*SUPPLIED PASSAGE*
....
Abstract
The natural and pumping-induced controls on groundwater salinization in the coastal aquifers of North Carolina, USA, and the implications for the performance of a reverse osmosis (RO) desalination plant have been investigated. Since installation of the well field in the Yorktown aquifer in Kill Devil Hills of Dare County during the late 1980s, the groundwater level has declined and salinity of groundwater has increased from ∼1,000 to ∼2,500 mg/L. Geochemical and boron isotope analyses suggest that the salinity increase is derived from an upflow of underlying saline groundwater and not from modern seawater intrusion. In the groundwater of four wells supplying the plant, elevated boron and arsenic concentrations were observed (1.3–1.4 mg/L and 8–53 μg/L, respectively). Major ions are effectively rejected by the RO membrane (96–99% removal), while boron and arsenic are not removed as effectively (16–42% and 54–75%, respectively). In coming decades, the expected rise of salinity will be associated with higher boron content in the groundwater and consequently also in the RO-produced water. In contrast, there is no expectation of an increase in the arsenic content of the salinized groundwater due to the lack of increase of arsenic with depth and salinity in Yorktown aquifer groundwater.
....
(Spatial reasoning question data)
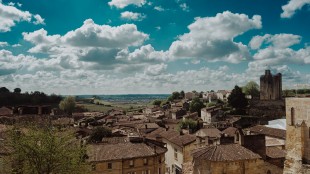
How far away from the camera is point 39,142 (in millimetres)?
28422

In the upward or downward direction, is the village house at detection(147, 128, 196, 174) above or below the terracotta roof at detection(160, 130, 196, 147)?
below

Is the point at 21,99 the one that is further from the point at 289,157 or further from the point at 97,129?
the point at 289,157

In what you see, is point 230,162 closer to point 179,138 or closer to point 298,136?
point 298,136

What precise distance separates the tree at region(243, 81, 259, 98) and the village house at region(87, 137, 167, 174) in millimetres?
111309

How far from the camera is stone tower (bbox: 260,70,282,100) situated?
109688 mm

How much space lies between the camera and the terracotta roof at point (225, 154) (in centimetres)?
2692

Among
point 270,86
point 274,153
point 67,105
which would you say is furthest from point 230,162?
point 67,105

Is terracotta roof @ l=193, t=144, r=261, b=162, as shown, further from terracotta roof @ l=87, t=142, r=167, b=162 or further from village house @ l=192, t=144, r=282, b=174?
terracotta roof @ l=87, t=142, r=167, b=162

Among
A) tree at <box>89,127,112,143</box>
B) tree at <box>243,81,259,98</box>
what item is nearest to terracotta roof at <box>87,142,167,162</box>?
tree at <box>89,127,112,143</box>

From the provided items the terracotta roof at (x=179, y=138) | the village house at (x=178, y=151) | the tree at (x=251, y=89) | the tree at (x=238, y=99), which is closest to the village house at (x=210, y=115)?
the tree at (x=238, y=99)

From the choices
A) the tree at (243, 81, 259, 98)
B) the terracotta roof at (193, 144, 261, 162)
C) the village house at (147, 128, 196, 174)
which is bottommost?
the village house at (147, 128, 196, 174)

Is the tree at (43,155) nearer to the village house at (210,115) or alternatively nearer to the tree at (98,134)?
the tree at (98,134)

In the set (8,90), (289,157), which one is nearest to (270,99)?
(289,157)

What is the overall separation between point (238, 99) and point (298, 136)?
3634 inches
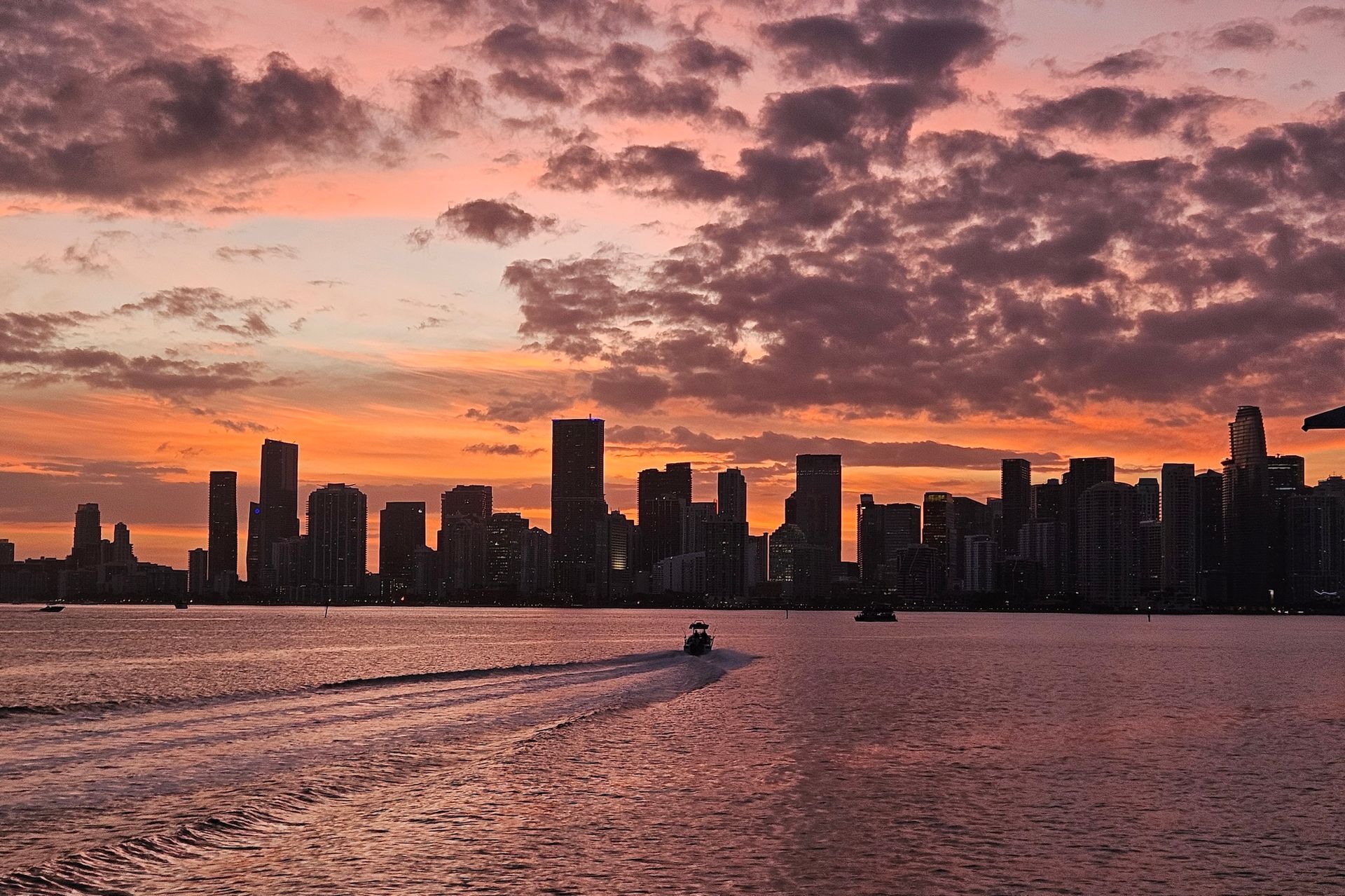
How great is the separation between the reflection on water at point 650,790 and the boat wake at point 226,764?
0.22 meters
....
What does the groundwater abstract give as the source of the salinity increase in the Yorktown aquifer?

*RESPONSE TO THIS EXERCISE*
An upflow of underlying saline groundwater, not modern seawater intrusion.